Nothing but an opportunity.
With a grin, she reached for her pad. Her duty as editor
of the Burr Chronicle lay in reporting anything that
might interest the town. And the town was very interested in
Jack Donovan.
He had arrived in Burr almost a year ago and deposited a
scandalous amount of money into the bank. Then he bought
some fine grazing land and built up a ranch, filling his
beautiful house with wonderful furnishings from back east.
Rumors abounded about the source of his wealth. Some said he
had discovered gold. Others said he was a notorious outlaw
who had retired to enjoy his ill-gotten gains. But since he
came to church every Sunday and never had more than one
drink at the saloon, the matrons of Burr chose to overlook
his mysterious origins. In fact, many a young lady had set
her cap for Jack Donovan.
But not Sarah.
She stepped outside the newspaper office, resolved to put
an end to the speculation once and for all. Jack Donovan and
his mysterious past would evade her no longer. There was
something about him, a dangerous edge, that told her that he
wasn't exactly the law-abiding citizen he appeared to be.

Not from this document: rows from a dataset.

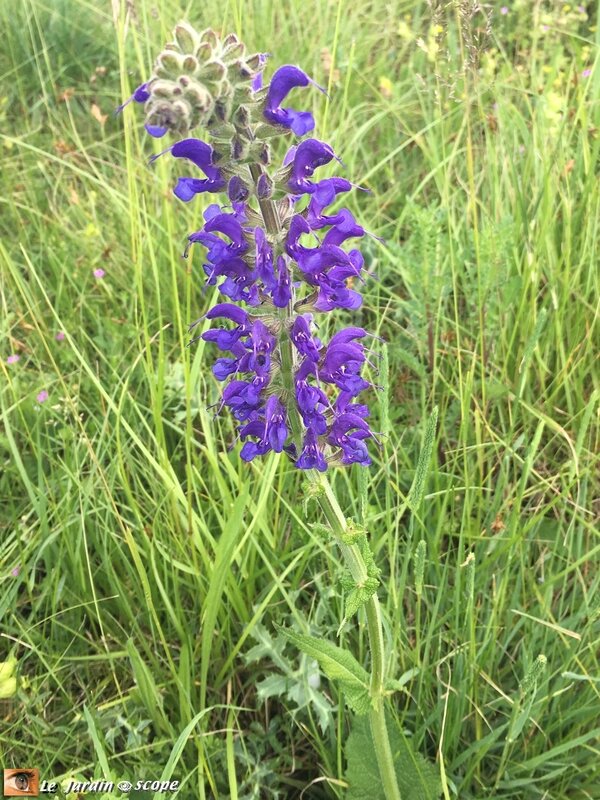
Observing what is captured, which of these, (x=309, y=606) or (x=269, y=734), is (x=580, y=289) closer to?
(x=309, y=606)

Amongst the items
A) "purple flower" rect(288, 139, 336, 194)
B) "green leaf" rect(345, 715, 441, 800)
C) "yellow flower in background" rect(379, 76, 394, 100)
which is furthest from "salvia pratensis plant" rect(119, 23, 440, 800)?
"yellow flower in background" rect(379, 76, 394, 100)

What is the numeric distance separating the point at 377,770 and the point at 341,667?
460 millimetres

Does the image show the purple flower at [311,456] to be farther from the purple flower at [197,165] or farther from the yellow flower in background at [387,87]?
the yellow flower in background at [387,87]

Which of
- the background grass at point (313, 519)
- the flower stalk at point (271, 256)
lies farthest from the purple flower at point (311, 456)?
the background grass at point (313, 519)

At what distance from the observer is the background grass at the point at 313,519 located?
201 cm

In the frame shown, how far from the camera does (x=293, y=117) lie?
1320 mm

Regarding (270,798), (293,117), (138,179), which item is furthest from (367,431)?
(138,179)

Once she discovered his secrets, she would finally make her
father's dream come true: the Burr Chronicle would
become one of the biggest newspapers in Wyoming Territory.

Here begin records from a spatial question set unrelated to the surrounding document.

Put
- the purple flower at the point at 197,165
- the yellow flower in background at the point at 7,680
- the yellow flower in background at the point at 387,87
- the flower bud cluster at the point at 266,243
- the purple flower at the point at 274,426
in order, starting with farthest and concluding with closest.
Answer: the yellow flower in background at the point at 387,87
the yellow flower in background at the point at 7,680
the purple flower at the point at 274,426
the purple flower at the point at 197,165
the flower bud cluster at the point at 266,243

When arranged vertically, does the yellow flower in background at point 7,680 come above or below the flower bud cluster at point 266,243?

And her own demons would be silenced forever.
She watched Amos and his wagon disappear over the rise.
Around her, the town began to bustle once more.

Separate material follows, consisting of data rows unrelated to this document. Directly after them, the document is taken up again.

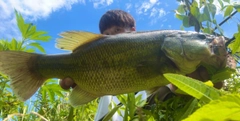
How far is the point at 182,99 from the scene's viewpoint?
2.25 feet

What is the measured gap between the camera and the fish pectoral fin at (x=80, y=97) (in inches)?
34.7

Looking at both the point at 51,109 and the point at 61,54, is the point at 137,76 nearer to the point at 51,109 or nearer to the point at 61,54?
the point at 61,54

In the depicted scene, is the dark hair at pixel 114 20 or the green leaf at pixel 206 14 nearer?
the green leaf at pixel 206 14

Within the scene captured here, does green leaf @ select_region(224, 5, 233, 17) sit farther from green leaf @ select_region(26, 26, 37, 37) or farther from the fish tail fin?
→ green leaf @ select_region(26, 26, 37, 37)

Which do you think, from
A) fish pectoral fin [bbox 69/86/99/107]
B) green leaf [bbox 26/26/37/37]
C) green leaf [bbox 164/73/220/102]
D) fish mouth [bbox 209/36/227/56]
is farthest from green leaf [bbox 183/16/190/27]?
green leaf [bbox 26/26/37/37]

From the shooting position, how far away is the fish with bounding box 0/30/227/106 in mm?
775

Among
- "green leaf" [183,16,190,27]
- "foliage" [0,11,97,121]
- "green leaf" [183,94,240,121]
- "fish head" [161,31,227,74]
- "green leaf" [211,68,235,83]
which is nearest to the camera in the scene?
"green leaf" [183,94,240,121]

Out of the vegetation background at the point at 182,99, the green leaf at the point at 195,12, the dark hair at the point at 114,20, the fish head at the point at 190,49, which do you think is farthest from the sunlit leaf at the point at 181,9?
the dark hair at the point at 114,20

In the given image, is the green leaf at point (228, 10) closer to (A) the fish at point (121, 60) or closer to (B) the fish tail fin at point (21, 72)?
(A) the fish at point (121, 60)

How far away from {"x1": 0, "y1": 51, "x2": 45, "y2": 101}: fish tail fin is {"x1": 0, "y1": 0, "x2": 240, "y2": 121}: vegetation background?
8 centimetres

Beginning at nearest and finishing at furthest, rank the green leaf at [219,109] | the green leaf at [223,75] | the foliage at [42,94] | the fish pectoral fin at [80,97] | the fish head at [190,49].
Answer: the green leaf at [219,109] → the green leaf at [223,75] → the fish head at [190,49] → the fish pectoral fin at [80,97] → the foliage at [42,94]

Conversations picked up where they'd left off. Horses
whinnied, leather creaked, and wheels rumbled over
hardpacked dirt. Down at the church, a group of men resumed
hammering the dance floor they were building for the spring
social on Saturday night.
Sarah's shoes beat purposefully down the wooden boards as
she went to fetch her horse. The time had come for Mr.
Donovan's reckoning. She would have the answers to her
questions this time, and she would use that bed to get them.
"There she goes," Johnny said, lifting his gaze from the
checkerboard as Sarah strode past them toward the livery
stable.
"Goin' after Donovan again." Gabriel spat into the
spittoon beside his chair, then leisurely jumped one of
Johnny's checkers and scooped it from the board.
"I never saw a woman more determined to run a man to
ground," Mort commented.
"You remember the time she followed him down to the
creek, and there he was, as nekkid as the day he was born?"
Johnny hooted. "I never saw a woman so churned up."
"And her stormin' through town afterwards, soakin' wet
from head to toe. Tongues were flappin' that day for sure,"
Gabriel said with a grin. Johnny's double jump made the grin
fade and he scowled at the checkerboard. "Makes a body
wonder how she got herself so wet," he said absently.
"What about the time he was working in his barn and she
cornered him in the hayloft?" Mort leaned back in his chair
in preparation for a nap. "The boys who work for Donovan
said she come runnin' out of that barn like a cat with its
tail on fire. And with straw in her hair, too. Musta looked
awful funny, 'specially with it bein' the middle of winter
and all."
"What about the time she found him in the barbershop?"
Johnny asked. "How do you figure she got shaving cream all
over her like that, anyway?"
"Heaven only knows," Gabriel answered, snaring another of
Johnny's pieces.
They settled into silence, the occasional clack of
captured checkers blending with the rowdy music and whooping
laughter coming from the saloon behind them.